------ TEXT DES DOKUMENTS

# Suche Leute zur Gildengründung oder eine Gilde im Aufbau



## denkzettel (14. April 2013)

ACHTUNG FEHLER IM TITEL! WIR SIND AUF DEM SERVER -->   A M A N ' T H U L <--


Moin,

meine Frau und ich spielen sehr gerne WoW und waren auch schon in ein paar Gilden. Hatten auf einem anderem Server auch eine eigene Gilde. Aber seit 2007 haben wir nicht mehr gespielt und wir sind nun wieder mit viel Spaß dabei.

Nur haben wir festgestellt, dass auf unserem Server Nethersturm die Gilden wie wir finden einfach überlaufen sind und dort kein Miteinander zusammenkommen kann. Wir möchten nun den Versuch starten entweder selber eine Gilde zu gründen, um mit gleichgesinnten Spaß zu haben oder eine bereits bestehende Gilde zu finden, die noch nicht so groß ist, vllt. so an die 20 aktive Mitglieder hat und man ein nettes Miteinander pflegt.

Im realen Leben sind wir Anfang-Mitte dreißig, unser Sohn (11 Jahre) spielt auch ab und an mal ne Runde mit.

Wir wollen keine Profigilde werden, in der es hauptsächlich um Items und Raids geht, sondern wirklich eine nette Runde finden. Nett zusammen daddeln muss doch auch so gehen. 

Gestern erst wieder in einer Ini gewesen, wo der Heiler der Gruppe angemacht wurde, weil ab und an mal jmd. keine Lebenseneregie mehr hatte... passiert halt. Alles ganz locker soll es bei uns sein.

Ich selber habe im Moment folgende Helden:

Merkalf, Paladin, lvl 82
Thorbred, Jäger, lvl 32
Thorfyr, Todesritter, lvl 56 (lösch ich aber evtl. wieder ;-)

Meine Frau hat:
Denelia, Kriegerin, lvl 70
Drenali, Jägerin, lvl 66
Thanelia, Paladin, lvl 41

Mein Sohn:
Rotschnauzer, Krieger, lvl 23

Wer Lust hat mit uns zu was zusammen aufzubauen, kann uns auf dem Server Nethersturm gerne ansprechen oder per Post mal ne Nachricht hinterlassen. Gerne aber auch hier im Forum antworten.

Wir sind ganz unterschiedlich online... meistens in der Woche ab ca. 20 Uhr. Aber so richtig feste Zeiten haben wir nicht. Am WE ist es auch recht unterschiedlich, jenachdem, was halt so anliegt.

So, genug von mir.

Freue mich auf gleichgesinnte :-D

Viele Grüße

Denkzettel


----------



## Hosaka (14. April 2013)

Ich würde zumindest noch angeben ob Allianz oder Horde.


----------



## Phaelora (14. April 2013)

Steht oben im Titel dass es Allianz ist.

------------

* [AUFGABE 1]
Beantworte anhand des Forumsbeitrags oben:
(a) Welche Stufe hat Merkalf, der Paladin?
(b) Wie alt ist der Sohn?
(c) Ab wie viel Uhr sind sie unter der Woche meistens online?

------ VORLIEGENDE EINTRÄGE

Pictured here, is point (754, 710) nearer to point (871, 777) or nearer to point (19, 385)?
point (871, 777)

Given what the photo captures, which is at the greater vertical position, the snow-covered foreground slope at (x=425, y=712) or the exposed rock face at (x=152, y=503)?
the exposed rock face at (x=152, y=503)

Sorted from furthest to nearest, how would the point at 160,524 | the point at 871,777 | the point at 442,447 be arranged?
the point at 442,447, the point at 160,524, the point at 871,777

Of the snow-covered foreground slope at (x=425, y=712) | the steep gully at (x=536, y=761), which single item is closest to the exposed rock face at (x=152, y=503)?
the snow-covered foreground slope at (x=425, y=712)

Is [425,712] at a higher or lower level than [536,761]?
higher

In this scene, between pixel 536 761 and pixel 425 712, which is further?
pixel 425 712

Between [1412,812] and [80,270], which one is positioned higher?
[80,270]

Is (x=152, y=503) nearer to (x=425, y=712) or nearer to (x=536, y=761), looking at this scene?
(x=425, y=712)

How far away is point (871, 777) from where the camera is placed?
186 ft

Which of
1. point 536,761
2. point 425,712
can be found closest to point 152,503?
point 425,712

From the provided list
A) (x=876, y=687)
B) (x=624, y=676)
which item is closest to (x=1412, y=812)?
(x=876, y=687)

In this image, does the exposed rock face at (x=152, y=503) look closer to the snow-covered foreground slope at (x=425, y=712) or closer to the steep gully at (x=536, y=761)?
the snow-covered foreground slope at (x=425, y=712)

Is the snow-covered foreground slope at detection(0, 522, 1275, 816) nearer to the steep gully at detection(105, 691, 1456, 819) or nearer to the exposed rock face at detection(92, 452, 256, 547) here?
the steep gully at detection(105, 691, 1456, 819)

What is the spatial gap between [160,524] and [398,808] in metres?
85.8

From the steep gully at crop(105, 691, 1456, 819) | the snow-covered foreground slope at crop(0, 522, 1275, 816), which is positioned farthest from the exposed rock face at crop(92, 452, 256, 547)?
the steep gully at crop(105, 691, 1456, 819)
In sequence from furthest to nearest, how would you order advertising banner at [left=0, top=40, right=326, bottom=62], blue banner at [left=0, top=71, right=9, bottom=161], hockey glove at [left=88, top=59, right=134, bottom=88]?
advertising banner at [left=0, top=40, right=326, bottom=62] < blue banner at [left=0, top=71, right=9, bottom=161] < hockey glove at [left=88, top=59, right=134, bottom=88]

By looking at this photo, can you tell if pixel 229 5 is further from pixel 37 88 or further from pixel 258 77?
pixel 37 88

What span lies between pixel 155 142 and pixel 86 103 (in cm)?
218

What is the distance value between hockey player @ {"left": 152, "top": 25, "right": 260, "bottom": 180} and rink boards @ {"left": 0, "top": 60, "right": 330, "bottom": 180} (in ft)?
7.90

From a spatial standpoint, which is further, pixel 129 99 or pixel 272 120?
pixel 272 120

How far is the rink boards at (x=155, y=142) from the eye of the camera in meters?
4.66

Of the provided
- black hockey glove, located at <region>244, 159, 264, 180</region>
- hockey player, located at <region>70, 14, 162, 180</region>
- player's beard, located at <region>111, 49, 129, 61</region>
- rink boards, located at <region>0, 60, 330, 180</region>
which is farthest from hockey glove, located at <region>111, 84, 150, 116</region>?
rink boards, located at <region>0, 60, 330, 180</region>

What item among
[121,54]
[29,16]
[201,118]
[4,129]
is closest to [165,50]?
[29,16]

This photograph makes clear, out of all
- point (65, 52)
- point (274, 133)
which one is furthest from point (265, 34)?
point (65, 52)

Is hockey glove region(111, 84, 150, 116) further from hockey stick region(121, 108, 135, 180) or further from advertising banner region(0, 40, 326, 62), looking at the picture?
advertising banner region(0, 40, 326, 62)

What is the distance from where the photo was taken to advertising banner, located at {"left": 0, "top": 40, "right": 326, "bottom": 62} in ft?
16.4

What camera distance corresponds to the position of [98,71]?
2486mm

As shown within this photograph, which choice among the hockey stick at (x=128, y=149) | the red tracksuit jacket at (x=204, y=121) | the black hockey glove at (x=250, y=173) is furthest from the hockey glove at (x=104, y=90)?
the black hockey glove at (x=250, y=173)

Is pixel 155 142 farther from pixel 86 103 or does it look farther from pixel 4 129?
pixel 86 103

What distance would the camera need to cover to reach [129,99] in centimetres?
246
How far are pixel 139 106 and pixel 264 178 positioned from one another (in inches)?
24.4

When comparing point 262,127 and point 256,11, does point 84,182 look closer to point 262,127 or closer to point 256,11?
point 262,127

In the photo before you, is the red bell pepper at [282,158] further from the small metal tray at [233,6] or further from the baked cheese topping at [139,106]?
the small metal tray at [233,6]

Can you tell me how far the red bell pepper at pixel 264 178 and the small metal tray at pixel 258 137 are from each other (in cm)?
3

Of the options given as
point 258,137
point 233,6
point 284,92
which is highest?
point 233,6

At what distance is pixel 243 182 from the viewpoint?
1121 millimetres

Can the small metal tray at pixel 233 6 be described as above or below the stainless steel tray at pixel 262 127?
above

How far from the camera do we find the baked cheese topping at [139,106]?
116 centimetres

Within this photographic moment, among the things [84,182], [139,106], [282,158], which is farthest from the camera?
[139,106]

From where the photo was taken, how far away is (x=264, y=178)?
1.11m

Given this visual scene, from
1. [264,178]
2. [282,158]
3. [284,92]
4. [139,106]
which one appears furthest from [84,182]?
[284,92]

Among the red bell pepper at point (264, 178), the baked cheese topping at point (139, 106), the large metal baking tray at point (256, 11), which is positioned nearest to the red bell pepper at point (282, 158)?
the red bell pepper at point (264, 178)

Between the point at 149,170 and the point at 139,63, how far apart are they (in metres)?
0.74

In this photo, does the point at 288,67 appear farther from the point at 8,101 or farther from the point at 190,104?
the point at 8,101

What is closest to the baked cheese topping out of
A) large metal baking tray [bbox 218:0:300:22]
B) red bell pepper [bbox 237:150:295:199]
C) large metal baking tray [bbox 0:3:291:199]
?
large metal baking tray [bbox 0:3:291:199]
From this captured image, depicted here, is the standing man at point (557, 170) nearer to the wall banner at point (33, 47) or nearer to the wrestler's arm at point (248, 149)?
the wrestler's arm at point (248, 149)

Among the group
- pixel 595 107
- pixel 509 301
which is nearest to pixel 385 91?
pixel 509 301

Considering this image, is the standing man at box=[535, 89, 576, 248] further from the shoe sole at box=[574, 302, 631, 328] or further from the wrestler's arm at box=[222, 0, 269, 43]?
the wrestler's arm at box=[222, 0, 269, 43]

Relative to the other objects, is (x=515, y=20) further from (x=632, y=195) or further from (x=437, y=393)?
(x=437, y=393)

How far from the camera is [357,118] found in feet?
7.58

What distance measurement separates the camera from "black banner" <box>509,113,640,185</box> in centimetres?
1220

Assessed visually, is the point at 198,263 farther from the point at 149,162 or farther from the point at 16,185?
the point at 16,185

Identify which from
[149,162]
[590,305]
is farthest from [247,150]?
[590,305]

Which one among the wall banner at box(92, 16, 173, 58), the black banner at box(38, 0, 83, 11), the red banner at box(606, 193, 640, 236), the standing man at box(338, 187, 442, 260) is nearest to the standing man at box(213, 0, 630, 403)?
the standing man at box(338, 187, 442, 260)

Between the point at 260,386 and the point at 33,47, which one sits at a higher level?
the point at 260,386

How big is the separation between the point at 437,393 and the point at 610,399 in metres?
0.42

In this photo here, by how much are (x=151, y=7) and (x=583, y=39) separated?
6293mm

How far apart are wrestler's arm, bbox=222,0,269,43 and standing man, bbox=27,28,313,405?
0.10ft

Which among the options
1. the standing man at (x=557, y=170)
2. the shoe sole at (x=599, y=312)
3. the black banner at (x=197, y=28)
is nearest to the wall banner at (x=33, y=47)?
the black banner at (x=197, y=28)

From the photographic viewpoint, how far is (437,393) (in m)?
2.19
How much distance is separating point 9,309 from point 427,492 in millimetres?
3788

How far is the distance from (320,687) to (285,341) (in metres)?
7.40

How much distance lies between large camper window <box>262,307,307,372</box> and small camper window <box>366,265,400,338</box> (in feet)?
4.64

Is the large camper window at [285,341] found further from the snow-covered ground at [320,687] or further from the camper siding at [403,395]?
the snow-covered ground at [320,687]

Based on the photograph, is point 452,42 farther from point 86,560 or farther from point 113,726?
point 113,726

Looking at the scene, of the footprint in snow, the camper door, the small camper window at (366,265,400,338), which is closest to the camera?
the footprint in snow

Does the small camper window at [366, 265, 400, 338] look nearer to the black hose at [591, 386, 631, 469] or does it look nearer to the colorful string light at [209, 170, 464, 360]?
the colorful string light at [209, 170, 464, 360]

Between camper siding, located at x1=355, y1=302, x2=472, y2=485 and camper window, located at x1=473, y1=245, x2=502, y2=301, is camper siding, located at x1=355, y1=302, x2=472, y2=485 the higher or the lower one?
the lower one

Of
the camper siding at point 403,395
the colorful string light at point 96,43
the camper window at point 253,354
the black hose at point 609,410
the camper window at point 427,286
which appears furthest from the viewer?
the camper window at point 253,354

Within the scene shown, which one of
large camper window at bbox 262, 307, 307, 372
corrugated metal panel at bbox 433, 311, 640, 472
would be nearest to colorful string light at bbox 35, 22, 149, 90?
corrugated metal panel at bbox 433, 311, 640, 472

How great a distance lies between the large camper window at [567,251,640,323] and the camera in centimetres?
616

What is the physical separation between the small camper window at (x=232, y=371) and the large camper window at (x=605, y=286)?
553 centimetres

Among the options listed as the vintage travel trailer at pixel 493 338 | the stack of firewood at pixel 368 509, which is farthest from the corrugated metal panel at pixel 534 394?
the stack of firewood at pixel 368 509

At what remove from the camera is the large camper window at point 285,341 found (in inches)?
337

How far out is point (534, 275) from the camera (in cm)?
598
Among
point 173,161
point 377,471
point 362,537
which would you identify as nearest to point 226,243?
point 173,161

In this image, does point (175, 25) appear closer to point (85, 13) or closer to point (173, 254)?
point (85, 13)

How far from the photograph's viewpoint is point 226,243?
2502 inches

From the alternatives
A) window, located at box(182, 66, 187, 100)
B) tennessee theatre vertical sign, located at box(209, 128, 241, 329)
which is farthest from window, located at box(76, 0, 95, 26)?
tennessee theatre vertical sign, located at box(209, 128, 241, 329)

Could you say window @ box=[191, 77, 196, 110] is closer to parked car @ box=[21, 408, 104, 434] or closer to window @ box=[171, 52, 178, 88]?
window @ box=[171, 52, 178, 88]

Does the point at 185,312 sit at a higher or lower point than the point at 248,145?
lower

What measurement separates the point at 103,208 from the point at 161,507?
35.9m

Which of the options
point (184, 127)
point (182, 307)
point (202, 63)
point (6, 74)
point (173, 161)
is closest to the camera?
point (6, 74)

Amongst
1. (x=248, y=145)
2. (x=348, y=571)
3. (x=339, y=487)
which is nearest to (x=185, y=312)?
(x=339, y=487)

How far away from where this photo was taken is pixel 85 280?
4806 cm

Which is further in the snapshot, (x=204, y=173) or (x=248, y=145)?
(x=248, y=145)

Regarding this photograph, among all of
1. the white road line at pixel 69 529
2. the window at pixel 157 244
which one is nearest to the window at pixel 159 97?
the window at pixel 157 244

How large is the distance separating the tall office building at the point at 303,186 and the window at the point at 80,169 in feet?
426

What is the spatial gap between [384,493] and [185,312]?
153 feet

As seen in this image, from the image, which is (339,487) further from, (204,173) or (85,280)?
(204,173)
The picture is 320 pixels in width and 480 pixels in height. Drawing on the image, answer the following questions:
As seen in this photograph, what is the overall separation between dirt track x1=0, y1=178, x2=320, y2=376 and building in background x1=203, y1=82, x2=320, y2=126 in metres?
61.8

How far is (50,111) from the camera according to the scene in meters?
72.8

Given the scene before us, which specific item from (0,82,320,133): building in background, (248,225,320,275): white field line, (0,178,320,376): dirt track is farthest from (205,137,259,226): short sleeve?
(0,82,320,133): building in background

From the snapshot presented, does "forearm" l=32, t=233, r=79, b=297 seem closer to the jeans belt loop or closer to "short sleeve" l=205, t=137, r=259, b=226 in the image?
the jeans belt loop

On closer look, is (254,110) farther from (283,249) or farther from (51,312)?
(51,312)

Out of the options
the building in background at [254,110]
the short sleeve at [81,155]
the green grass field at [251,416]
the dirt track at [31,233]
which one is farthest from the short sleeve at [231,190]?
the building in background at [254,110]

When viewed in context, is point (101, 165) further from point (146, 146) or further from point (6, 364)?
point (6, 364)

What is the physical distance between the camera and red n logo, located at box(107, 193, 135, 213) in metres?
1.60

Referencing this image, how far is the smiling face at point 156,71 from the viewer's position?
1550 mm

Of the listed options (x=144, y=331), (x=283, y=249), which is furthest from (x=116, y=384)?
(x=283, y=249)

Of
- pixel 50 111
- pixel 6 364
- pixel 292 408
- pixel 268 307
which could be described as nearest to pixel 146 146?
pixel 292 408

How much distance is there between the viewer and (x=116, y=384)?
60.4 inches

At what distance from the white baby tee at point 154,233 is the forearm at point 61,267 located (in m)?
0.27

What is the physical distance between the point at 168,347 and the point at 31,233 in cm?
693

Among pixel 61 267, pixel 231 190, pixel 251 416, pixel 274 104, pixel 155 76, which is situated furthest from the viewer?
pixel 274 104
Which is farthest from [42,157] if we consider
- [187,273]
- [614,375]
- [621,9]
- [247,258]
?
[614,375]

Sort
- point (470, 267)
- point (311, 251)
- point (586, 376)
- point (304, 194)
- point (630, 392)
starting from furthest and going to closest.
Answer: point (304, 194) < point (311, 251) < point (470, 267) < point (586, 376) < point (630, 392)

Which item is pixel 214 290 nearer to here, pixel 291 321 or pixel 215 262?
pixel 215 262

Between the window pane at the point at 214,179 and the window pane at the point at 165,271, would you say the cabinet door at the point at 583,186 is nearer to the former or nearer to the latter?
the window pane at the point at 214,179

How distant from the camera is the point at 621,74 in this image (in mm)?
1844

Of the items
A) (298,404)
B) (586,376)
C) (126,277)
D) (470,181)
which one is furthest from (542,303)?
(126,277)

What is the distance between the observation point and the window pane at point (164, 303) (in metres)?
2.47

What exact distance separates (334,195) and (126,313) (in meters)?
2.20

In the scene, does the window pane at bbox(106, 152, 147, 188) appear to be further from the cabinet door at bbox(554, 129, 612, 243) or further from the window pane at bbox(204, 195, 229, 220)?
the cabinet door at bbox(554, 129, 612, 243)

------------

* [AUFGABE 2] Gib die Einträge von der Zeile mit „What is the distance between“ bis hinunter zum Ende der Einträge als CSV mit den zwei Spalten „eingabe“ und „ausgabe“ wieder. Dabei bekommt jeder Eintrag eine Zeile, jedes Feld steht in Anführungszeichen, und Zeilenumbrüche werden zu Leerzeichen.

* [ANTWORT 1]
(a) Stufe 82
(b) 11 Jahre
(c) Ab ca. 20 Uhr

* [ANTWORT 2]
eingabe,ausgabe
"What is the distance between the observation point and the window pane at point (164, 303) (in metres)?","2.47"
"What exact distance separates (334,195) and (126,313) (in meters)?","2.20"
"In the scene, does the window pane at bbox(106, 152, 147, 188) appear to be further from the cabinet door at bbox(554, 129, 612, 243) or further from the window pane at bbox(204, 195, 229, 220)?","the cabinet door at bbox(554, 129, 612, 243)"